What to produce:
Could you set down the records below word for word, starting at the line that contains "What measure of" and ending with the last line of the records?
··· Information shown
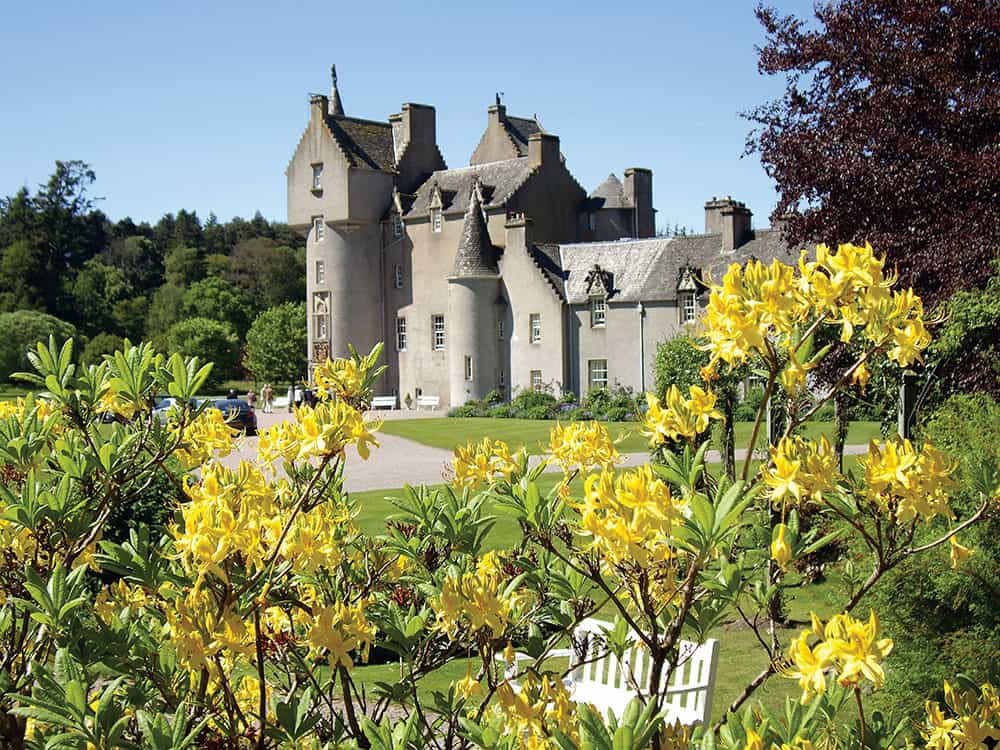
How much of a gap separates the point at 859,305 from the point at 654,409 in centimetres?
65

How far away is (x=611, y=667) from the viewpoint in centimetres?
733

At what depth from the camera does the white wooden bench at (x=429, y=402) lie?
163 feet

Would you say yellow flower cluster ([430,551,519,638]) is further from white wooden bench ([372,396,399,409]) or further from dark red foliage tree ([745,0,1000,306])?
white wooden bench ([372,396,399,409])

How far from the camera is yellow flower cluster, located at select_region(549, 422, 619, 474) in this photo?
3.38 metres

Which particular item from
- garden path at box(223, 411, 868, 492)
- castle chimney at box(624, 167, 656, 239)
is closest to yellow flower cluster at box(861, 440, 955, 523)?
garden path at box(223, 411, 868, 492)

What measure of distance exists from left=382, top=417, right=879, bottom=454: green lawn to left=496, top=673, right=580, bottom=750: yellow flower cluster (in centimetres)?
2280

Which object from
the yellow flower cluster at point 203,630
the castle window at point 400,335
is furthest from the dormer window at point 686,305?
the yellow flower cluster at point 203,630

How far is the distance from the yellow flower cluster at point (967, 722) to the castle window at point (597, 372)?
135 feet

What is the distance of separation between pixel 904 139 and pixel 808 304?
40.6 ft

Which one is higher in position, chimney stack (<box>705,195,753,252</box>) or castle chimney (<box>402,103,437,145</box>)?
castle chimney (<box>402,103,437,145</box>)

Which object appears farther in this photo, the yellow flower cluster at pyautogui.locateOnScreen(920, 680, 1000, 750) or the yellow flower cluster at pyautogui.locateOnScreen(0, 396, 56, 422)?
the yellow flower cluster at pyautogui.locateOnScreen(0, 396, 56, 422)

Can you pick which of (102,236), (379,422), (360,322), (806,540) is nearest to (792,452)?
(806,540)

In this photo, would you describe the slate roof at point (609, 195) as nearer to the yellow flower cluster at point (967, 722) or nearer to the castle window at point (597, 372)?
the castle window at point (597, 372)

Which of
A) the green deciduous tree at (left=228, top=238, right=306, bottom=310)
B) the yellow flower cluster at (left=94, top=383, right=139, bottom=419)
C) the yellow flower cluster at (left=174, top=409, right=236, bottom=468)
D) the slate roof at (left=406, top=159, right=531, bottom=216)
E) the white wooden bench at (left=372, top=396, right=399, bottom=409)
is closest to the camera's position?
······
Answer:
What measure of distance exists from left=382, top=417, right=879, bottom=454: green lawn to left=496, top=673, right=580, bottom=750: yellow flower cluster (in centimetres)?
2280

Which object from
the yellow flower cluster at point 203,630
the castle window at point 400,335
is furthest from the dormer window at point 686,305?
the yellow flower cluster at point 203,630

How far is the distance from the yellow flower cluster at point (967, 722) to the castle window at point (597, 372)?
135 feet

What is the distance of separation between pixel 904 139 and pixel 808 304?
40.6 ft

Which one is higher in position, chimney stack (<box>705,195,753,252</box>) or castle chimney (<box>402,103,437,145</box>)?
castle chimney (<box>402,103,437,145</box>)

Which object appears farther in this photo, the yellow flower cluster at pyautogui.locateOnScreen(920, 680, 1000, 750) or the yellow flower cluster at pyautogui.locateOnScreen(0, 396, 56, 422)?
the yellow flower cluster at pyautogui.locateOnScreen(0, 396, 56, 422)

Can you pick which of (102,236), (379,422), (360,322), (806,540) is nearest to (792,452)?
(806,540)

In this photo, would you describe the slate roof at point (609, 195) as nearer to the yellow flower cluster at point (967, 722) or nearer to the castle window at point (597, 372)?
the castle window at point (597, 372)

Which of
A) the green deciduous tree at (left=228, top=238, right=306, bottom=310)
B) the yellow flower cluster at (left=94, top=383, right=139, bottom=419)
C) the yellow flower cluster at (left=174, top=409, right=236, bottom=468)
D) the slate roof at (left=406, top=159, right=531, bottom=216)
E) the white wooden bench at (left=372, top=396, right=399, bottom=409)
is closest to the camera's position?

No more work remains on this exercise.